What to do about chronic inflammation: part 5 - amino acids

Three months ago, I wrote about the difference between acute, local inflammation (first stage of healing: good) and chronic, systemic inflammation (body attacking itself: bad) and explained that the things you can do to optimise your system to reduce inflammation were to stop smoking, cut down on the alcohol, sort out your sleep hygiene, reduce your stress levels, drink plenty of water, eat well, and exercise in moderation with good movement patterns. We've been through sleep and stress in more detail - more recently I've been writing about about diet, specifically about omega-3 fatty acids and vitamins and minerals, and how they can affect inflammation.  This week it's time to look at the role of amino acids.

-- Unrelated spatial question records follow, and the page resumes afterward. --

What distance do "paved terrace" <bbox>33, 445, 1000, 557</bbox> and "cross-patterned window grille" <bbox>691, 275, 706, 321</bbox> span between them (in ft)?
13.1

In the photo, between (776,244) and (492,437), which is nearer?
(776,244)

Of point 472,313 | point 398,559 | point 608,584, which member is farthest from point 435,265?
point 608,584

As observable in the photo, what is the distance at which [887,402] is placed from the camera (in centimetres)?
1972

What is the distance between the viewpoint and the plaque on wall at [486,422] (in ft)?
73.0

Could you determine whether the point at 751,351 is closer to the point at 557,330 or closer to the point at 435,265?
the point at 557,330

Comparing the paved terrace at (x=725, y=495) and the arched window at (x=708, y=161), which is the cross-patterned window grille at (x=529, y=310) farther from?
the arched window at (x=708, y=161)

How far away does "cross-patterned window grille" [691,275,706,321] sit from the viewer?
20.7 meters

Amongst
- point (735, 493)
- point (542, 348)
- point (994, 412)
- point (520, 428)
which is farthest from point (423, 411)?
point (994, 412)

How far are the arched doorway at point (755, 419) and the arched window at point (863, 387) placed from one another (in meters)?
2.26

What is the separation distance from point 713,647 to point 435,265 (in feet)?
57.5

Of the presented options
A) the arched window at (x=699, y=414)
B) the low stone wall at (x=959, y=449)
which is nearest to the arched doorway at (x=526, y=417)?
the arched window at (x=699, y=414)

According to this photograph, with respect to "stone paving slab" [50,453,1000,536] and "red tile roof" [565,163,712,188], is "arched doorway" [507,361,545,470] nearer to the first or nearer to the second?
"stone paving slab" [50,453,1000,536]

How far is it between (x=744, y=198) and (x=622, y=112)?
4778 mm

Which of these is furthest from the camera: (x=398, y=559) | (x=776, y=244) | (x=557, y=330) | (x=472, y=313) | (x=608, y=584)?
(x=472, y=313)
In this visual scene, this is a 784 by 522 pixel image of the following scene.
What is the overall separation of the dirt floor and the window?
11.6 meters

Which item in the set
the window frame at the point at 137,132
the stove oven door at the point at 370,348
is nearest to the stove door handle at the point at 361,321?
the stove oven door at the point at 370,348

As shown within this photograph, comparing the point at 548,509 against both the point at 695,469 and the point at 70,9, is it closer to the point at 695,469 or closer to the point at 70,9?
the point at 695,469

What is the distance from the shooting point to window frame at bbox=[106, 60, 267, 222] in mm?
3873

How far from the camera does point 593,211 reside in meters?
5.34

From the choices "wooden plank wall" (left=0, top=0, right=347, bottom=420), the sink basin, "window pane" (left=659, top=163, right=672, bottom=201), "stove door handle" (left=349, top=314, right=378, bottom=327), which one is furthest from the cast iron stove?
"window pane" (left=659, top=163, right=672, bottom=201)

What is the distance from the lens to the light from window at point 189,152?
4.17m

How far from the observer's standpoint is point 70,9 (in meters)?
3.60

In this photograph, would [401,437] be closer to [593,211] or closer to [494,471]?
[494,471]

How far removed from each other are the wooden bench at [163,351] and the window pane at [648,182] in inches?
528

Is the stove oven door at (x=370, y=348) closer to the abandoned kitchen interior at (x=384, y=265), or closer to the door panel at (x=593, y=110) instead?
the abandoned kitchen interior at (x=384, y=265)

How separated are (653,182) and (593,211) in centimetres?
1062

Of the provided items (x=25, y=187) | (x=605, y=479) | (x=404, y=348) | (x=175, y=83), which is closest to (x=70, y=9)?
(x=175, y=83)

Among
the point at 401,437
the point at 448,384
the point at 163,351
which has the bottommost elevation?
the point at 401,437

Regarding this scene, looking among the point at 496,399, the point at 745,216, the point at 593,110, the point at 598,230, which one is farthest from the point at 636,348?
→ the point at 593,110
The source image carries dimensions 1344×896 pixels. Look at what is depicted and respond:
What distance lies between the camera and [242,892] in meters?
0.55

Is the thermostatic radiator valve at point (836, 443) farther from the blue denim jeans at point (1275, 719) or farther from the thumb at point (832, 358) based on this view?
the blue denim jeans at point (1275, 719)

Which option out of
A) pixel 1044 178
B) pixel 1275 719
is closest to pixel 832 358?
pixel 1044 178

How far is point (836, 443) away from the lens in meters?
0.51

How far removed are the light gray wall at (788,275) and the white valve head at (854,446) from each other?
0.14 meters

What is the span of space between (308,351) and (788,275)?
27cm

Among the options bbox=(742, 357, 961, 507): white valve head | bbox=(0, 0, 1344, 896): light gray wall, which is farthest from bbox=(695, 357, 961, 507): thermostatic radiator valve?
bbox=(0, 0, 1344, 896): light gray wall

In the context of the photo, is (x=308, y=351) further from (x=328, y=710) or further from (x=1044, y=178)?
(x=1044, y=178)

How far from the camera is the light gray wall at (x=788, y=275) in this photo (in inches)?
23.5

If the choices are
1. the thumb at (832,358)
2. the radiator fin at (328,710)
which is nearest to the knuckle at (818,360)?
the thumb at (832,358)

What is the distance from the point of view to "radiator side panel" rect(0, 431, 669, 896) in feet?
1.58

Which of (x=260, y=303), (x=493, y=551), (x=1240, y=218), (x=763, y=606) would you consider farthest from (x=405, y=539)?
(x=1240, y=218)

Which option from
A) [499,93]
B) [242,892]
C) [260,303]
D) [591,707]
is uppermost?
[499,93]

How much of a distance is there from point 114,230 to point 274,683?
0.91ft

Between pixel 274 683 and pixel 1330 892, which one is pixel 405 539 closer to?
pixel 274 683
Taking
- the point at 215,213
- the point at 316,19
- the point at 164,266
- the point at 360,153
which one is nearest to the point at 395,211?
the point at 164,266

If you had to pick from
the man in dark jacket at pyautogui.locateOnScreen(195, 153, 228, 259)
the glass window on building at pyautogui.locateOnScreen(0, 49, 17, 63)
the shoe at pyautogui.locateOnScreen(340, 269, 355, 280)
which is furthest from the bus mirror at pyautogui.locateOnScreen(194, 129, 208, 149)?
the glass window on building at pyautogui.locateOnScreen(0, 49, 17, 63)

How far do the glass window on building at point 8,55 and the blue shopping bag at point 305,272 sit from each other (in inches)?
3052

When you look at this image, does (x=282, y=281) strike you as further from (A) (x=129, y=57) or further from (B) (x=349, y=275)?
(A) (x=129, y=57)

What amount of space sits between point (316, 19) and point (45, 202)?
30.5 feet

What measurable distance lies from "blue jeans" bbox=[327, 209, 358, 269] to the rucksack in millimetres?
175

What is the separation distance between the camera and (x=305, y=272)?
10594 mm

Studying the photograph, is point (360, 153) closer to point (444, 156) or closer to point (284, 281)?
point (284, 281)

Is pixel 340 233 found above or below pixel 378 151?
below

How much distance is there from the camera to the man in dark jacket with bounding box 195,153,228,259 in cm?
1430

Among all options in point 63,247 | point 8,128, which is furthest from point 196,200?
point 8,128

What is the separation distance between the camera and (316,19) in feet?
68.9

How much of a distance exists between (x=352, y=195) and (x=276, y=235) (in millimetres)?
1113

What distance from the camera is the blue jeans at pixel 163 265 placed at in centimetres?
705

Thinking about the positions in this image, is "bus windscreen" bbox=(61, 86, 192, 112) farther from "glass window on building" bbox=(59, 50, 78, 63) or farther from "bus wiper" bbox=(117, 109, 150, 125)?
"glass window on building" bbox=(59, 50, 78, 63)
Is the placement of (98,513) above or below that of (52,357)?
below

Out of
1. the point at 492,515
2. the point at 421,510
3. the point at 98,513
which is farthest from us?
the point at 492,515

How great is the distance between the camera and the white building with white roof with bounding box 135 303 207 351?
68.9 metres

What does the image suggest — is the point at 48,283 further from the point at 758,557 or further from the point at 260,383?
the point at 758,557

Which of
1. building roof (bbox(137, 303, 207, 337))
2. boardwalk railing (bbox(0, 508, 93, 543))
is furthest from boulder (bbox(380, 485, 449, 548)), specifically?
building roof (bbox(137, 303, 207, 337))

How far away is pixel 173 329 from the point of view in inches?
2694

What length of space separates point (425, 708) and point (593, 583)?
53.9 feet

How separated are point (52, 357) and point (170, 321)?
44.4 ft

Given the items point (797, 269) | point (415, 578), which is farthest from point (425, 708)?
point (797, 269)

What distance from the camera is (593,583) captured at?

If you've been following my posts on inflammation, you've probably got the idea now that what you feed your body is important.  The right nutrients can form the building blocks of a healthy body and help you to perform at a high level and avoid injury and illness (or to recover more quickly, if you've been unfortunate); whereas consistently eating poorly will lead to you becoming malnourished, sick and at risk of injury.

A nutrient we haven't yet discussed is protein. Protein is an essential nutrient for growth and repair in the human body. Amino acids, which make up different types of protein, are the building blocks of muscle tissue and are therefore particularly important when it comes to muscular health. 

All amino acids can be found (in varying quantities) in meat, fish, eggs, milk and some legumes (eg soy beans) and grains (eg quinoa); but as with most things, for optimal health and for recovery from injury, we need some amino acids more than others - and not all of them are readily available and absorbable.

That's why our favourite clinical nutritionist, Matt Lovell, has produced R5 Aminos, a cutting-edge blend of amino acids, vitamins and minerals that help with recovery after training and injury, and a favourite with England rugby players including Jonny Wilkinson, Martin Bayfield and James Haskell.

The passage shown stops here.